Quand le journalisme se fait démolir sur internet : le rapport au web
Le journalisme en prend toujours un peu plein la figure sur internet, mais on voit beaucoup de choses ces derniers temps, dont certaines peuvent être considérées comme des signaux faibles de l’opinion. Je me propose donc de revenir cette semaine sur les grandes critiques faites au journalisme : le rapport à internet, les complaisances et le panurgisme rédactionnel.
Pour commencer aujourd’hui, un sujet assez largement débattu dans les communautés de professionnels de l’information sur internet : le rapport des journalistes à internet.
On peut schématiquement distinguer quatre critiques faites au journalisme
“traditionnel” dans son rapport à internet au sein de ces communautés :
l’utilisation des sources, les modèles d’organisation des rédactions, les techniques d’écriture sur internet et la formation
des journalistes. On ne développera pas tout ici, mais on peut dire un
mot ou indiquer des liens de référence sur chacun de ces sujets.
1. Sur l’utilisation des sources, le meilleur exemple récent de critique nous semble être les commentaires - savoureux - d’Alain Joannès qu’il poste suite à son billet sur l’apport des blogs d’experts dans l’affaire de la Société générale.

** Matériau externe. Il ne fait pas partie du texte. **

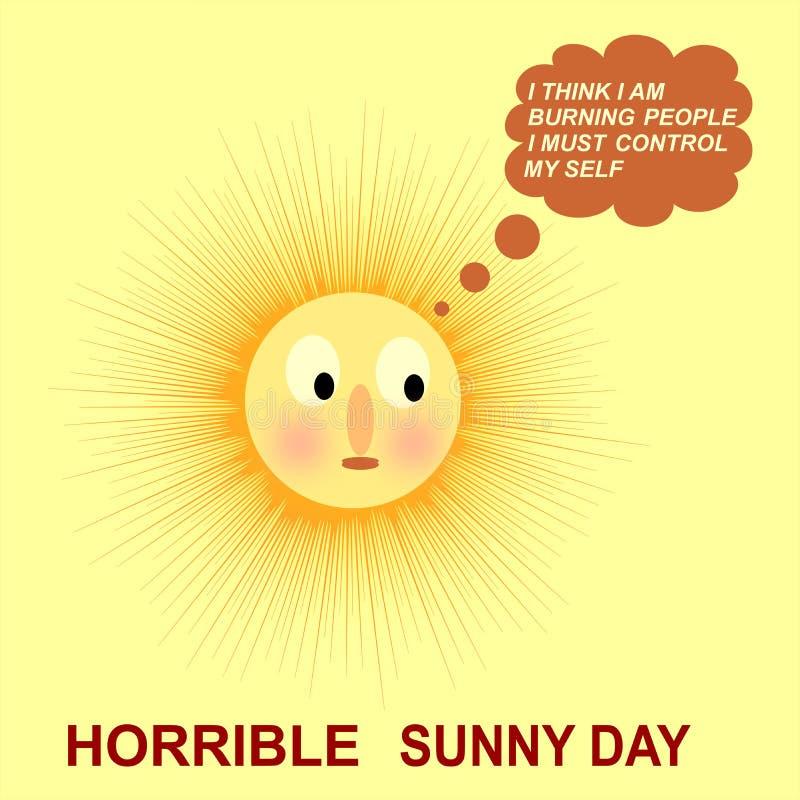 Het geanimeerde bericht voor een afschuwelijke zonnige dagcomputer produceerde achtergrond en behangontwerp vector illustratie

Où comment l’information issue du web 2.0 est vue par les journalistes comme une menace (et les blogs d’experts pas utilisés ou avec retard, là où les grands médias anglo-saxons sont tout de suite allés chercher des éclairages sur les blogs d’experts (1) ) au lieu d’être vue comme une opportunité... Extrait :
“Je suis consterné par la paresse intellectuelle, le conformisme et surtout le manque de curiosité - infirmité majeure pour un journaliste - de la presse française. Presque tous mes ’confrères’ ressassent les mêmes idioties : ’le web n’est qu’un moulin à rumeurs’, ’le web est orienté par les Américains’, etc. Technophobie, crétinisme corporatiste. Contrairement à ce que font les journalistes anglo-saxons, les blogs ne sont utilisés ni comme sources ni comme moyens d’expression par l’immense majorité des journalistes français. Parce qu’il est plus confortable d’attendre les dépêches de l’AFP et de plagier Le Monde. L’exploitation rationnelle des blogs d’experts par la presse française est voisine du néant.”
2. Ce “phénomène” s’inscrit dans un enjeu plus général, la fracture entre journalistes papier et journalistes web et le problème du manque d’intégration des rédactions. C’est la question des modèles d’organisation des rédactions. A ce sujet, Emmanuel Parody s’était montré pragmatique et mesuré ; Alain Joannès est, quant à lui, saignant :
(à propos de la situation au Monde, toujours dans les commentaires de son billet sur la Société générale)
« (...) l’intégration des rédactions est hors de question car certains journalistes assez bien payés écrivent avec un stylo “MontBlanc” alors que les soutiers de l’édition en ligne, mal payés, cliquent sur des souris. Un des anciens responsables du vénérable journal a quand même réussi à faire nommer un journaliste “papier” (volontaire) comme ambassadeur auprès de la rédaction électronique. Il a (peut-être) réussi à faire accepter un soutier de l’édition électronique comme ambassadeur auprès de la rédaction de plumes et de papier. Des relations diplomatiques entre les deux rédactions vont peut-être s’établir sur le modèle de la reprise des relations diplomatiques entre la France et l’Allemagne en 1946. »
3. Sur la question des techniques d’écriture : je conseille la lecture de Narvic qui revient sur la question, dans sa critique du livre d’Emmanuel Schwartzenberg “Spéciale dernière, qui veut la mort de la presse quotidienne française”.
Les rédactions en ligne ont-elles seulement le choix de leurs techniques d’écriture, dans la mesure où on estime que plus ou moins 50 % du trafic d’un média en ligne provient des moteurs de recherche ? Ecrire pour le moteur, quand on est une entreprise commerciale, est maintenant une nécessité.
D’autant plus que les techniques d’écriture pour le référencement naturel, si elles ne sont pas susceptibles de révéler de grandes plumes, ne sont pas d’une spécificité folle... C’est un sujet qu’on a effleuré sur Internet et Opinion, relire à ce sujet la chronique d’Emmanuel Parody sur le bouquin de Joël Ronez ainsi que cette discussion chez Sébastien Billard.
4. Je ne m’étendrai pas sur le dernier point, la formation des journalistes, également déjà évoquée sur ces pages. Relire à ce sujet ceci ou cela.
A lire ces différentes critiques, on se dit que la réconciliation des journalistes avec internet n’est pas pour tout de suite... Suite de notre sujet demain avec les complaisances.
(1) A noter : aux Etats-Unis, 75 % des journalistes déclarent utiliser les blogs pour leurs sujets.